Will Baxter/Phnom Penh Post
Youk Chhang, director of the Documentation Centre of Cambodia, pictured last month at Tuol Sleng Genocide Museum, testified at the ECCC yesterday.
Jasper Pauw, co-defence counsel for former Khmer Rouge Brother No. 2 Nuon Chea, read an excerpt from the organisation’s description of its “accountability project”, which states that the project helped to “illuminate chains of command” during the Democratic Kampuchea regime.
“Why is it important to DC-Cam to illuminate chains of command?” Pauw enquired.
“Because we want to know who actually killed two million Cambodians,” Youk Chhang replied.
“We want to know what happened in our history.”
Pauw asked if, through the project, the organisation had actively sought evidence implicating senior leaders in the Democratic Kampuchea government in “alleged atrocities”.
The witness responded that the project’s purpose was to “gather historical information for the court in order to find the culprits who committed crimes during that period”.

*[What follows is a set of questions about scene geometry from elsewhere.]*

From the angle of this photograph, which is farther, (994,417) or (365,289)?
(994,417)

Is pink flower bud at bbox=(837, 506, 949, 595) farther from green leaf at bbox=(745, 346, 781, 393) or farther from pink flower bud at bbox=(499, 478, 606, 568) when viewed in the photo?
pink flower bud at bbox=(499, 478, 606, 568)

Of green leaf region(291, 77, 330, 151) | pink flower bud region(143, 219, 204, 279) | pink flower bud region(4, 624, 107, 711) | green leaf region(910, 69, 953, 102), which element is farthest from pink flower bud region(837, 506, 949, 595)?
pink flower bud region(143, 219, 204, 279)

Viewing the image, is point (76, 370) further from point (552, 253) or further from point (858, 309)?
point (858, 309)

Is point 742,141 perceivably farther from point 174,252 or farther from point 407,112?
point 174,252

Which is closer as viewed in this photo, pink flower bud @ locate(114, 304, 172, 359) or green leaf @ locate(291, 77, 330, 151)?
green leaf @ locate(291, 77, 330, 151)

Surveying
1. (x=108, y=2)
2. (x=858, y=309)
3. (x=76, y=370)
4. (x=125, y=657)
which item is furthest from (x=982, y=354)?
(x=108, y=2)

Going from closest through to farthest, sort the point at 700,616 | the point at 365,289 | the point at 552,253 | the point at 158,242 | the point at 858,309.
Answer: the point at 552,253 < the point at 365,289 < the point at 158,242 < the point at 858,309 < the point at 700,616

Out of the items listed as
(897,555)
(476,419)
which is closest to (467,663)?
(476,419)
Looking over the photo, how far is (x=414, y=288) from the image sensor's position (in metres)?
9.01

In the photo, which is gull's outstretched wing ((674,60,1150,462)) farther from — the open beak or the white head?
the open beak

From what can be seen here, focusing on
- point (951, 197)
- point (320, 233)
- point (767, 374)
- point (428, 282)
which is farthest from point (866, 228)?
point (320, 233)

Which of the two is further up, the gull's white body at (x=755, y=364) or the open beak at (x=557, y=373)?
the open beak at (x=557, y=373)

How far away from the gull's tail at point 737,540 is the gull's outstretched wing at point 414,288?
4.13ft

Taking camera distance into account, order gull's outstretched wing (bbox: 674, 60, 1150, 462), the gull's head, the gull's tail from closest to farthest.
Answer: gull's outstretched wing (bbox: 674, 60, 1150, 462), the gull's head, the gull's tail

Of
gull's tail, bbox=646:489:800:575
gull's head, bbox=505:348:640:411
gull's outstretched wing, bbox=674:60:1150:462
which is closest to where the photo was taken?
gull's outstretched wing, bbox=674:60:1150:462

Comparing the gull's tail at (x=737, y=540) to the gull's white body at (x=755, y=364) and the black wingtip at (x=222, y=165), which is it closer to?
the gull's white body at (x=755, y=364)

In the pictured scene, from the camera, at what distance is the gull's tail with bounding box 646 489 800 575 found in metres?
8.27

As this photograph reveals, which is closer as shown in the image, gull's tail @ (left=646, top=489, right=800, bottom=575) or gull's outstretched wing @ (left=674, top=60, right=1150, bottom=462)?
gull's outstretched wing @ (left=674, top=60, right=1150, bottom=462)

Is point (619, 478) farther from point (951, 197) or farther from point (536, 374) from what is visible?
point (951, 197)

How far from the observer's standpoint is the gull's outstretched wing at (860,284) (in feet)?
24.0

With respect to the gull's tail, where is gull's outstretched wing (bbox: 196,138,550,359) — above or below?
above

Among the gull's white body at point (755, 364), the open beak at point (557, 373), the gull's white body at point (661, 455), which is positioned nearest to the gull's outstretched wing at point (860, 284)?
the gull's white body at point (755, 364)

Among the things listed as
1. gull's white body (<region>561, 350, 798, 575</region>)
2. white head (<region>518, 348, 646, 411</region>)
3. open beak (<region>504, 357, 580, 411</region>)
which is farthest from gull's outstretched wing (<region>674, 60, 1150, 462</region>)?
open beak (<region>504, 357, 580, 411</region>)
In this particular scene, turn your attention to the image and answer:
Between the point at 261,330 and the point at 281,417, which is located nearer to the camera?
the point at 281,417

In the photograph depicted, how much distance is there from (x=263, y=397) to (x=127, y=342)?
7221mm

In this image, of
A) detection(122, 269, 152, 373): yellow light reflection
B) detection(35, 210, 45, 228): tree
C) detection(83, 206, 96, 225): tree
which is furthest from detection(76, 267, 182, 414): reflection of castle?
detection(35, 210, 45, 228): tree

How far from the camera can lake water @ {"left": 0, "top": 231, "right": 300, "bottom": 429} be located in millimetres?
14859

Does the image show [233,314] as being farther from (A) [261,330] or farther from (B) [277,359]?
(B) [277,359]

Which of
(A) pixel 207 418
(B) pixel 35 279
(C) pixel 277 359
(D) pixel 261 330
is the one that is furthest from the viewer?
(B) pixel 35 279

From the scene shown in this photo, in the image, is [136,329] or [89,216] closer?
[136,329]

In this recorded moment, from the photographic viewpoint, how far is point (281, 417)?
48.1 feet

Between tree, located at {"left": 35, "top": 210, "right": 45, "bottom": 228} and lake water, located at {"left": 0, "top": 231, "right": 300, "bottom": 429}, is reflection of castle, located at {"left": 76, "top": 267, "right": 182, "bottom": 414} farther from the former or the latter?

Pauw also referred to the word “evidence” in the organisation’s strategic plan, to which Youk Chhang responded that the law did not have a monopoly on the term “evidence”.
“For historians, this [word] can be used in order to seek the events that happened in history,” Youk Chhang said.
The questioning was punctuated by objections from the prosecution, including an objection to enquiries by Pauw about an email sent to Youk Chhang and several researchers.
In reference to the email, Pauw asked whether DC-Cam had been “involved with or consulted on” determining who the tribunal should prosecute.
The Trial Chamber ruled that the witness did not have to answer the question.
Judge Silvia Cartwright then said the chamber understood the defence was “sceptical” of DC-Cam’s motivations, before telling the defence it needed to proceed with a “completely new phase” of questioning.
Earlier, Arthur Vercken, co-defence counsel for Khieu Samphan, questioned Youk Chhang about the potential fabrication of documents, including one document deemed by DC-Cam to have been fabricated.
The witness said it would be “virtually impossible” for a person to fabricate a million documents, and that DC-Cam considered several factors when verifying them.
In hearings last month, defence teams suggested DC-Cam was not neutral, with defence lawyers for Nuon Chea stating that Youk Chhang was a “partisan researcher”.
At the time, Youk Chhang said the comments were “pitiful”.